Kimse suçu ispat edilmeden suçlu ilan edilemez.
Bu realiteyi hiç unutmadan konuya devam edelim.
Bazı doktorlar kısacık bir süre içerisinde binlerce reçete yazıyor.
Bazı eczacılar doktorun görmediği hastalara ilaç dağıtıyor ya da bu ilaçları sağa sola atıyor çöplüklerden çıkıyor.
Devlet milyonlarca lira zarara uğratılıyor.
Salak değiliz, kimse kusura bakmasın!
Kimin hangi eczacının hangi doktorun bu suçu işlediği değil mesele... Mesele hırsızlık!
Ortada ciddi bir kamu malı hırsızlığı var.
Yani senin benim tüyü bitmemiş yetimin hakkı kötü niyetli bazı insanların kursağına giriyor.
Bu sırada özellikle sosyal medyada sevilen sayılan hekimlere eczacılara methiyeler diziliyor.
Şöyle iyi insan böyle iyi insan…
Yok şu eczacı şu ilacı bulduydu da tansiyonumu ölçtüydü de…
Lütfen kendinize gelin.
Bırakın hukukçular işini yapsın.
Ortada büyük bir rezillik var, skandal var.
Romantizm zamanı değil.
Adalet zamanı!
Kıbrıs Türk Devleti’nin ilanı!
Kuzey Kıbrıs Türk Cumhuriyeti ismi federasyon hayalinden vazgeçilmesi ve tek devlet politikası kararı sonrası değiştirilmek isteniyor.
‘Kuzey’ ifadesi bir bütünün Kuzeyi algısı yaratıyor.
Artık bir bütün yok!
İki ayrı devlet var ve bunun üzerinden yola devam edilecek.
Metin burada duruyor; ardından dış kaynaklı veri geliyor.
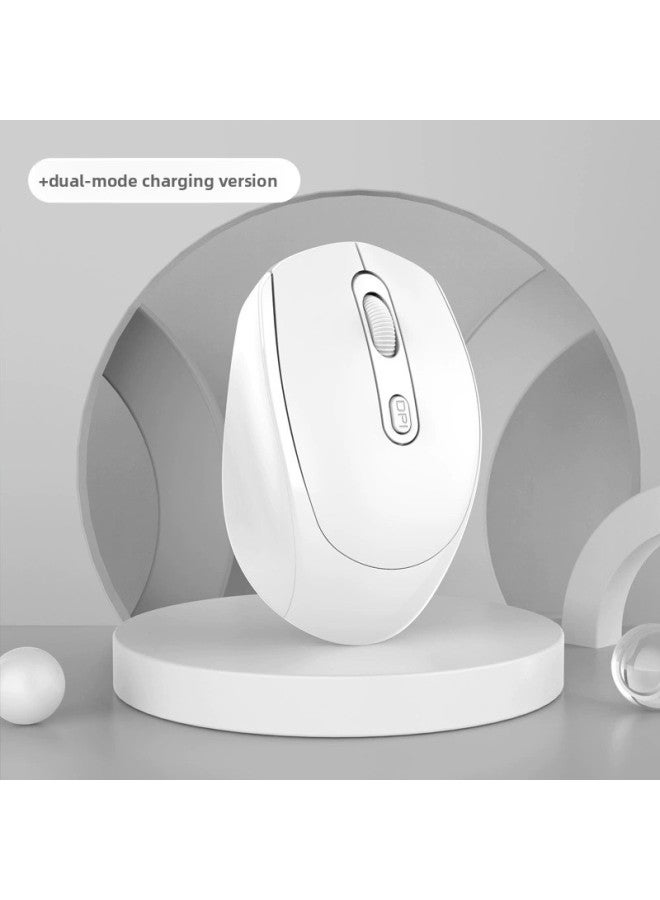 Loquat Senlongi 256 Wireless Mouse Rechargeable Bluetooth Dual-Mode Mouse Macron Multicolor Typec Silent Mouse-Color:Typec Charging Dual Mode—white - Image 1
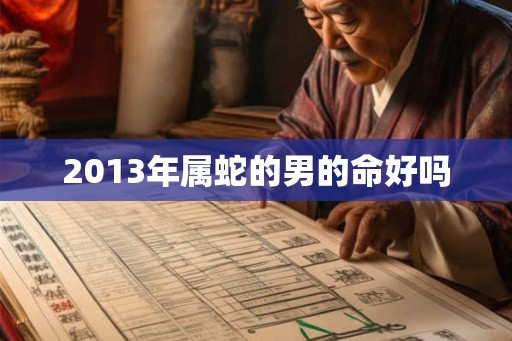2013年属蛇的男的命好吗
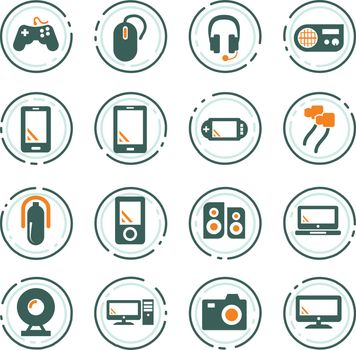 Gadget vector icons for user interface design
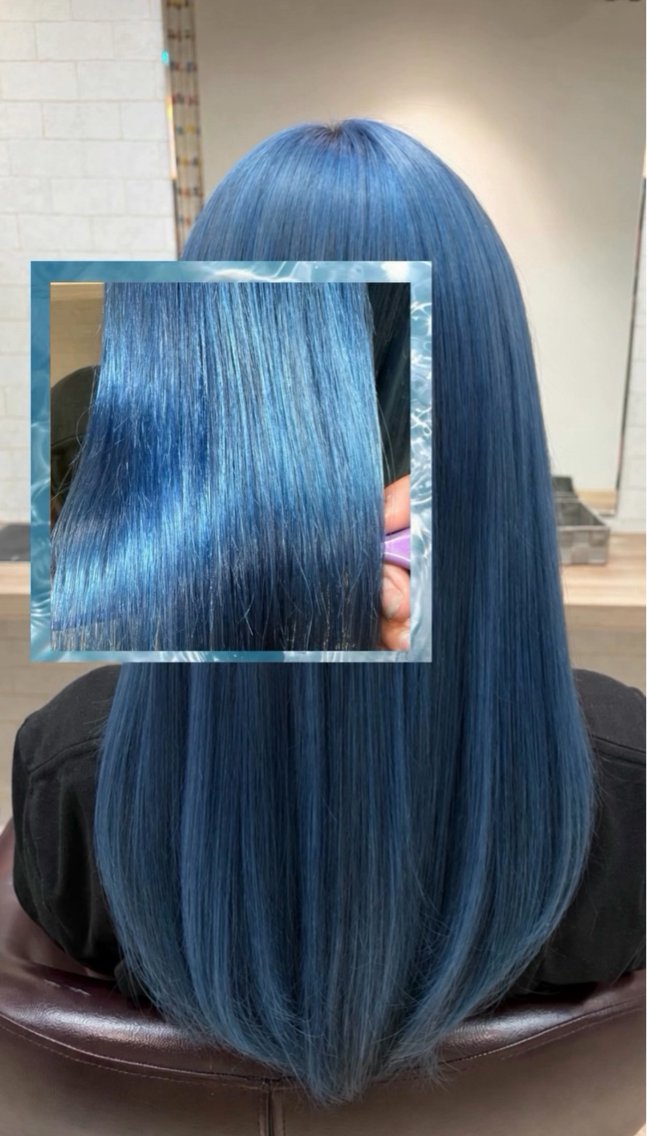 ロング トリートメント ヘアカラー 大賀 鈴のヘアスタイル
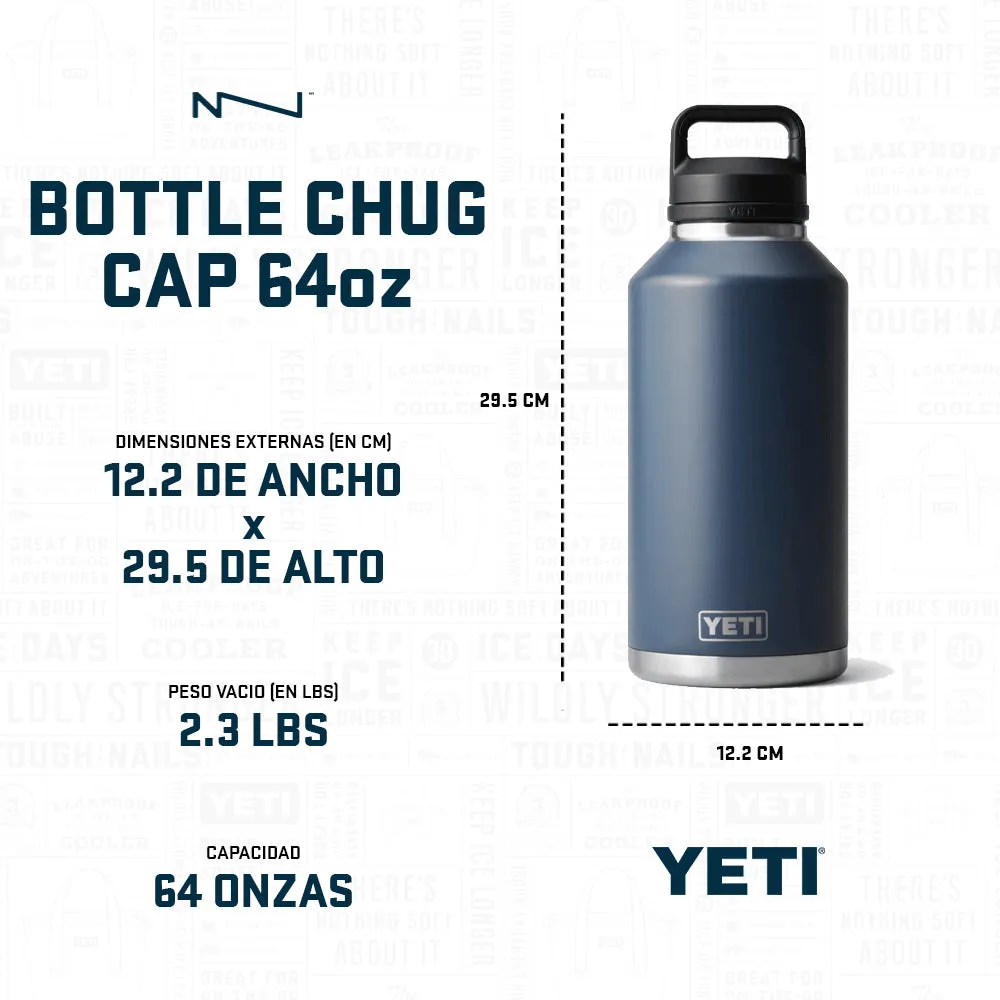 Yeti 64oz Chug Cap White Thermos Rambler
Peki biz bu ifadeyi yüksek il kez yüksek sesle ve sık sık kimden duyuyoruz.
Anavatan yetkililerinden!
Lütfen müsaade edin. Fikren farklı görüşlerde olmayabiliriz ama bunun bir usulü vardır.
KKTC makamları bunu dile getirir, kamuoyu oluşturulur bu tez masaya yatırılır, Türkiye de destek verir.
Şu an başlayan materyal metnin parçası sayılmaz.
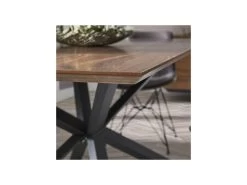 Table De Repas Rectangulaire Noyer/Noir - RUSSELL N°1 -Magasin de meubles de restaurant table a manger 11139087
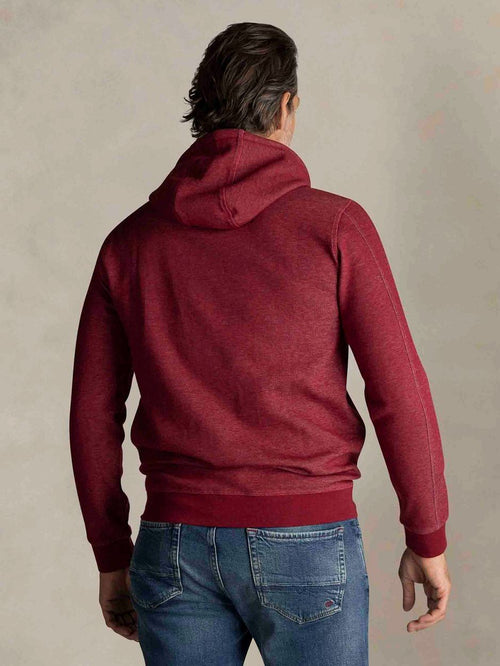 NZA hoodie diamond logo interlock melange cherry red | Regular-fit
Doğrusu budur gibi geliyor insana.
Burası bir devlet madem bu ülkenin insanları ilk konuşmalı.
Şirket ismi mi bu Kuzey Kıbrıs Türk Cumhuriyeti!
Açlık sınırında devlet ismi tartışması!
Kıbrıs Türk Amme Memurları Sendikası, dört kişilik bir aile için eylül ayı itibariyle açlık sınırı 17 bin 074 TL olarak hesapladı.
Bu rakama baktığımızda bir abartı görüyor muyuz?
Maalesef görmediğimiz gibi az bile!
17 Bin lira ila 4 kişilik bir aile KKTC’de yaşayamaz…
Yaşar da işte, ne yaşar ne yaşamaz!
Ekonomik sıkıntılar derinleşiyor.
Ülkede yaşayanların büyük çoğunluğu çok zor geçiniyor.
Yollarımız, aydınlatmalarımız, okullarımız, hastanelerimiz dökülüyor.
Kronik işsizlik başlamış, gençler umutsuz ve çaresiz.
Nereyi tutsak elimizde kalıyor.
Şimdi devletin adını İsviçre koysanız fayda etmez beyler…
İnanın kimsenin umurunda değil şimdi devletin ismi.
Herkes o devletin içeriğinde…
Eğer bir devlet olacaksak önce bir kapımızın önünü süpürelim.
Başımız bir dik dursun!
Ekonomik sıkıntılar tabi ki bizi devletimizden milli davamızdan soğutmasın ama açlık sınırı altında yaşamak da yenilir yutulur şey değil.